” Monsieur… accepteriez-vous de faire semblant d’être mon mari, ne serait-ce qu’un jour ? “

” Monsieur… pourriez-vous faire semblant d’être mon mari… juste pour une journée ? ” murmura la femme blanche, ignorante que cette demande allait bouleverser à jamais nos deux vies.

Il me fallut un instant pour comprendre ce qu’elle venait de demander. Nous étions dans la file d’attente d’un café à l’aéroport de Denver, et moi – simple ingénieur mécanique de passage – jamais je n’aurais imaginé qu’une inconnue, blonde et distinguée, avec la panique dans les yeux, s’adresse à moi avec une telle requête. ” Pardon ? ” dis-je, persuadé d’avoir mal entendu.

” S’il vous plaît, ” répéta-t-elle. ” Juste aujourd’hui. J’ai besoin de quelqu’un pour jouer le rôle de mon mari. Je sais que ça sonne ridicule, mais je vais vous expliquer. “

Je jetai un coup d’œil autour de nous, mal à l’aise. Personne d’autre ne semblait nous remarquer, mais la tension dans ses doigts serrant fermement son passeport trahissait que ce n’était pas une plaisanterie.

” Je m’appelle Claire, ” murmura-t-elle. ” Et je suis en danger. “

Mon vol pour Seattle partait dans deux heures, mais quelque chose dans son regard – une peur mêlée de détermination – me retint. Nous nous éloignâmes vers un coin plus calme. Elle expira lentement avant de commencer.

” Ma situation est… compliquée, ” dit-elle. ” Mon père possède une grande entreprise de construction. J’y ai travaillé des années, jusqu’à ce que je découvre des irrégularités dans des contrats. Je l’ai confronté, nous avons eu une dispute, et je suis partie. Depuis, il me considère comme une menace à son image. “

Je mouillai mes lèvres.

” Et qu’est-ce que cela a à voir avec moi ? ” demandai-je.

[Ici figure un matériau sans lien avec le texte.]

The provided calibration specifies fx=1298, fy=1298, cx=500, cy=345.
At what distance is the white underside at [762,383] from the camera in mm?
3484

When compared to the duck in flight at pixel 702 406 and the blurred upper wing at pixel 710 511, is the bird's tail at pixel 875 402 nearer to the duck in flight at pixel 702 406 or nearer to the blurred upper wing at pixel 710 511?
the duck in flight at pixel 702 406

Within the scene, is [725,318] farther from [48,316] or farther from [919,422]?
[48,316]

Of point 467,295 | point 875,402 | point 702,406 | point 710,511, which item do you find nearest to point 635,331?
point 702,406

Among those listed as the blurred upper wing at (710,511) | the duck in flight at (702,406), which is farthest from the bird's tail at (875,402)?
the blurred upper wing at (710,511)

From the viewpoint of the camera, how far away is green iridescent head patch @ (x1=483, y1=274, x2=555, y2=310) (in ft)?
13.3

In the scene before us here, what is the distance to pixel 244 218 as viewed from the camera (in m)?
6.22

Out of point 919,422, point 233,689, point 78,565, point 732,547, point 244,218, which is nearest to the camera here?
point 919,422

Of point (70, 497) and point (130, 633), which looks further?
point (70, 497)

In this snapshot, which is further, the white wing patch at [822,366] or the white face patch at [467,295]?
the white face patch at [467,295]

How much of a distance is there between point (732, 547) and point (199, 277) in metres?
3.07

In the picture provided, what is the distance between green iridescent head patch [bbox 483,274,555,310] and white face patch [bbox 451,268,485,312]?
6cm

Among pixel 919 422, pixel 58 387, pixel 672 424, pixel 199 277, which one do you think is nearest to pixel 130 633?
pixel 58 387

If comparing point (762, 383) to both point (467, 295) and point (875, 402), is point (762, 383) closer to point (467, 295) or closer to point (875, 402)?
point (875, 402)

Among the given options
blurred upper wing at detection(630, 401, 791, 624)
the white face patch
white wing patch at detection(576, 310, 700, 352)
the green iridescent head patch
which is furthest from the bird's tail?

” Mon père est ici, à l’aéroport. Je ne sais pas comment il a appris que je voyage vers Chicago pour rencontrer un journaliste. Il veut m’en empêcher. Mais il ne s’en prend jamais aux femmes mariées… il dit toujours : ‘Les femmes mariées ont déjà quelqu’un pour veiller sur elles.’ S’il croit que je suis avec mon mari, il n’agira pas. “

Cette logique étrange tenait d’une manière ou d’une autre – et cela rendait la situation encore plus alarmante.

” Je ne veux pas qu’il fasse monter la tension, ” dit Claire. ” J’ai juste besoin que vous soyez avec moi jusqu’à ce que je monte à bord. Après aujourd’hui, vous n’aurez plus jamais de mes nouvelles. “

Je ne répondis pas immédiatement. Ce n’était pas une décision que l’on prend à la légère. Je pouvais m’éloigner et faire comme si rien de tout cela ne s’était passé. Mais quelque chose dans sa voix tremblante me rendait impossible de refuser.

” Très bien, ” dis-je enfin. ” Je vais vous aider. “

Je n’avais aucune idée que ces mots bouleverseraient nos avenirs.

Car lorsque le père de Claire apparut, il n’était pas seul. Et ce qui se déroula dans les minutes suivantes transforma une simple faveur en le début d’un conflit que ni elle ni moi n’aurions pu prévoir… ni fuir.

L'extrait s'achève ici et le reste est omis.